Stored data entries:
Segment Open
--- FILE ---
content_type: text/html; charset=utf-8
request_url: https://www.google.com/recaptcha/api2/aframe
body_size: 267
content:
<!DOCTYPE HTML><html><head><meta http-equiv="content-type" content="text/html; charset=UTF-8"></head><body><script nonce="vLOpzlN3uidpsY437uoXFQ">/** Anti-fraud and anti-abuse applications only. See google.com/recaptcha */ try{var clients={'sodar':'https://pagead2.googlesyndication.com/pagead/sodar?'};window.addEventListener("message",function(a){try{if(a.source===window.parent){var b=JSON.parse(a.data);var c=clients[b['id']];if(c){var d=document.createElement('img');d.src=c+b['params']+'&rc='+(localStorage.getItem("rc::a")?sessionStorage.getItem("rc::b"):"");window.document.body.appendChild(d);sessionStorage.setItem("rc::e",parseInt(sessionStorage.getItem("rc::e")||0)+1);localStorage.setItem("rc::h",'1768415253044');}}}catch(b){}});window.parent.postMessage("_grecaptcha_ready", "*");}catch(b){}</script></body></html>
Segment Closed
Segment Open
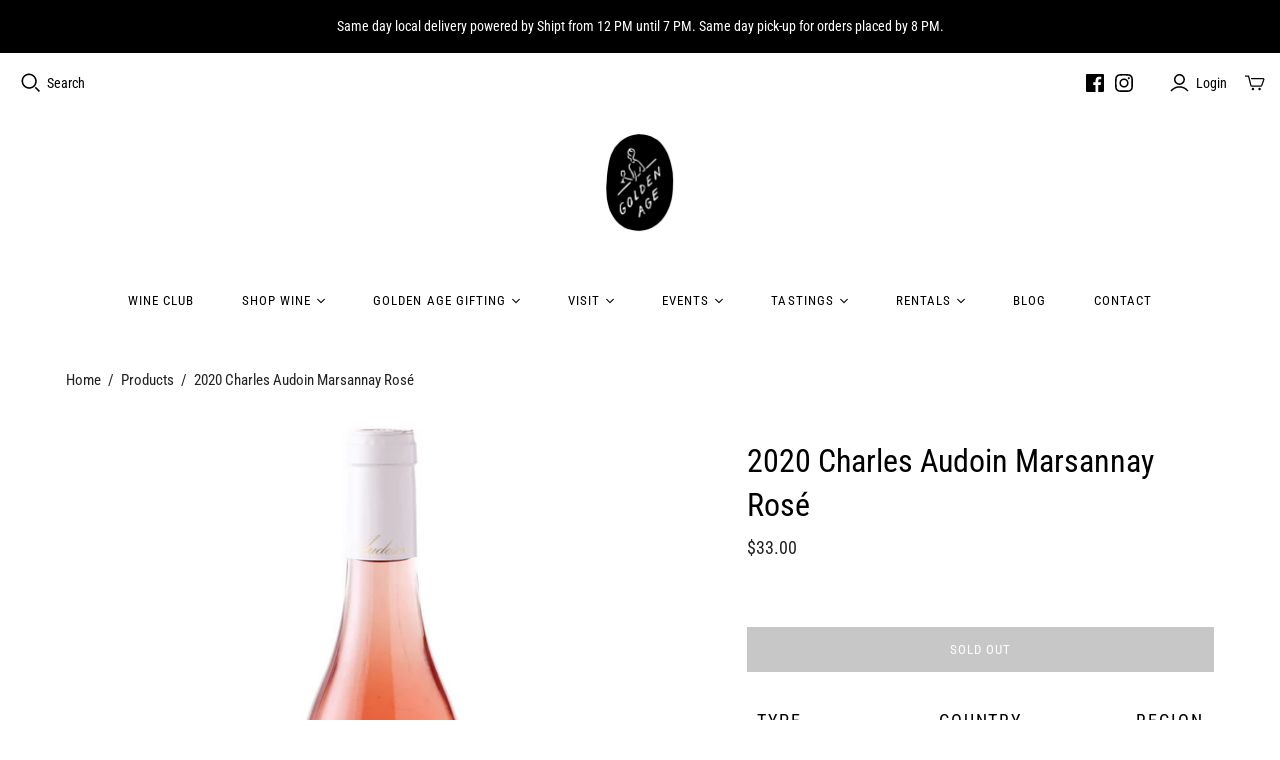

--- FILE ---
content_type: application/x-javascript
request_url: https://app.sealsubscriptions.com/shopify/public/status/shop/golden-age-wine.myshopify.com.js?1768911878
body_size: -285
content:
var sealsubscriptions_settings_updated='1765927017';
Segment Closed
Could you return exactly the stretch of the data above that starts at the line with "content_type: text/html; charset=utf-8" and ends at the line with "Anti-fraud and anti-abuse", both lines included?

◆ Final answer
content_type: text/html; charset=utf-8
request_url: https://www.google.com/recaptcha/api2/aframe
body_size: 267
content:
<!DOCTYPE HTML><html><head><meta http-equiv="content-type" content="text/html; charset=UTF-8"></head><body><script nonce="vLOpzlN3uidpsY437uoXFQ">/** Anti-fraud and anti-abuse applications only. See google.com/recaptcha */ try{var clients={'sodar':'https://pagead2.googlesyndication.com/pagead/sodar?'};window.addEventListener("message",function(a){try{if(a.source===window.parent){var b=JSON.parse(a.data);var c=clients[b['id']];if(c){var d=document.createElement('img');d.src=c+b['params']+'&rc='+(localStorage.getItem("rc::a")?sessionStorage.getItem("rc::b"):"");window.document.body.appendChild(d);sessionStorage.setItem("rc::e",parseInt(sessionStorage.getItem("rc::e")||0)+1);localStorage.setItem("rc::h",'1768415253044');}}}catch(b){}});window.parent.postMessage("_grecaptcha_ready", "*");}catch(b){}</script></body></html>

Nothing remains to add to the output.